(Reuters) – Wall Street bonuses may climb as much as 10 percent this year, in the first meaningful jump for the industry since 2013, according to a closely watched report.
Bankers who advise companies on issuing stock or bonds could see an even bigger pay jump, as much as 20 percent, compensation firm Johnson Associates Inc said on Sunday.
A reduced emphasis on financial regulation under U.S. President Donald Trump has boosted shares of banks to peak levels on hopes higher interest rates, lower taxes and faster economic growth under the Trump administration would lift profits.
The KBW Nasdaq Bank Index, which measures the largest U.S. banks, has risen 34 percent since the election, compared with the benchmark S&P 500 index’s 24 percent gain over the same period.
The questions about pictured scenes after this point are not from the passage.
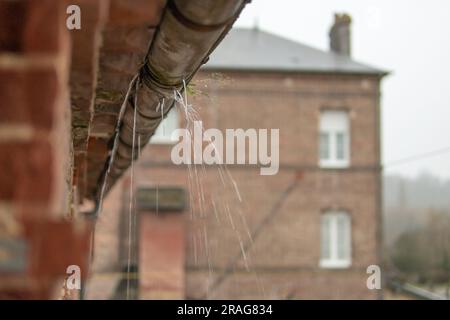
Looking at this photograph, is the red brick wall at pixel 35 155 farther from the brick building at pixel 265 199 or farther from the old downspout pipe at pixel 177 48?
the brick building at pixel 265 199

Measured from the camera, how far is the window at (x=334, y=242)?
20.1 meters

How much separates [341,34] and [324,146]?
452 cm

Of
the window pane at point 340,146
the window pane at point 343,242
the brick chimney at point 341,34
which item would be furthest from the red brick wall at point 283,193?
the brick chimney at point 341,34

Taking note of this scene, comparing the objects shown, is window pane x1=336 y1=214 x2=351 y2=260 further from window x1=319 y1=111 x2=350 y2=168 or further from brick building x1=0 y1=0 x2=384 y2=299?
window x1=319 y1=111 x2=350 y2=168

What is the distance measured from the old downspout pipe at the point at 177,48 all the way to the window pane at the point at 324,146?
16.9 metres

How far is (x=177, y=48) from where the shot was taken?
251 centimetres

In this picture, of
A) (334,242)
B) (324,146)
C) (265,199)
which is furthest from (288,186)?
(334,242)

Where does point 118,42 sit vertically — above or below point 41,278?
above

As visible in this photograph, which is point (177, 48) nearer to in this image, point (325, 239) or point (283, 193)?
point (283, 193)

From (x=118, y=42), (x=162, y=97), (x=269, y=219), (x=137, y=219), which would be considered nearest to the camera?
(x=118, y=42)

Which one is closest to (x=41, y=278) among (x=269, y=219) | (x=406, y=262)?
(x=269, y=219)

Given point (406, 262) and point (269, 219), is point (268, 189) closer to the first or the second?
point (269, 219)

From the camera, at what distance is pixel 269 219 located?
19656 millimetres
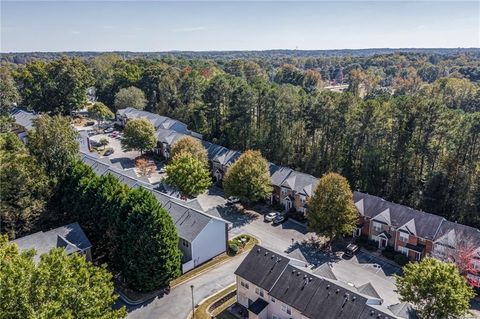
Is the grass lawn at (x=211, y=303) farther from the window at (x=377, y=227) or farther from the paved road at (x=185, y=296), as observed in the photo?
the window at (x=377, y=227)

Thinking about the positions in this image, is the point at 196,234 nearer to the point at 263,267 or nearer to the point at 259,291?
the point at 263,267

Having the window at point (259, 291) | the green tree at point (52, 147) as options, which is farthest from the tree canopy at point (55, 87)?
the window at point (259, 291)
But looser banking regulations haven’t translated yet into better trading results amid low market volatility and tepid client activity. Wall Street firms’ bond trading revenue has fallen for about seven years amid new rules on trading and capital.
Banks, including Goldman Sachs Group Inc and Morgan Stanley, that once relied heavily on trading, are now leaning more heavily on businesses like private equity and wealth management.
As a result, fixed income traders are likely to see their bonuses fall as much as 10 percent, the report said.
“The profit engine of fixed income continues to sputter,” Johnson Associates managing director Alan Johnson said in an interview. “There are a lot of people who don’t think that business is coming back.”